2. You Want To Keep Your Protagonist Mysterious

This is related to the previous point. If a protagonist is so far removed from an ordinary person, stepping into their shoes and seeing the story unfold through their eyes can be an uncomfortable experience for readers.

Much better to view the events through a more down-to-earth pair of eyes.

But restricting the viewpoint to the “observer” has more advantages than merely making the storytelling experience more comfortable for the readers.

It actually makes the protagonist more mysterious than they could ever be if we had access to their innermost thoughts and feelings.

It is like in real life. Not knowing a person gives them an air of mystery; get to know them, though, and the mystery disappears.

And sometimes with a fictional character, mystery is good.

3. You Want To Withhold Information

It is an unbreakable convention, or rule, in first person novels that the narrator should always be honest with us.

So it wouldn’t work, for example, to write a first person point of view novel from the viewpoint of a murderer, and for them not to tell us that they are guilty.

Of course, the information that a narrator must not withhold doesn’t have to be as extreme as having blood on their hands.
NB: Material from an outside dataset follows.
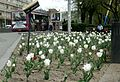 Tulips in the streets, Yerevan.jpg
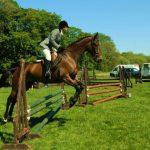L'équitation: un sport discret mais populaire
It could be something more mundane…

  • Like the fact that they are in financial trouble.
  • Or that they suspect their partner of being involved in an affair.

But whatever information they have, large or small, it is their duty as a first person narrator to play fair. They should never withhold it from the reader just so that they can spring a surprise on them later.

But what if you don’t want to do this?

Then either write your novel in the third person point of view. Or go for first person narration using an “observer”.

  • In A Prayer For Owen Meany, for example, Owen Meany, the protagonist, suspects that he is the Son of God. (Sounds weird, I know, but it’s a brilliant novel and well worth studying if you believe that using an observer as a narrator might be right for you.) This “Son of God” information isn’t revealed until later in the novel. But if John Irving had made Owen Meany the novel’s narrator, he would have had to make his narrator reveal it. By using an observer as a narrator – John Wheelwright, Owen’s best friend – the narrator doesn’t have to reveal the information because they aren’t aware of it themselves.
  • Or look at Sherlock Holmes. Holmes, as a detective, always works out the solution to the case quite some time before Watson (and us readers) is let in on the explanation. If Holmes narrated the stories himself, he would have to let us know his thought processes all the way through. But because we see the novel through Watson’s eyes, the only clues we get about what is going on inside Holmes’s head is what Watson thinks is going on inside Holmes’s head. And that, of course, is usually wrong!

4. Your Protagonist Dies

Simple, this one. First person narrator’s can’t die! If they did, they wouldn’t be around to tell us the story afterwards (except, of course, if they narrate the events from beyond the grave).

So what happens if your novel’s protagonist meets an unfortunate end, and therefore isn’t in a position to tell the story at the end?

Again, you either write a third person point of view novel. Or you use first person narration through an observer’s eyes.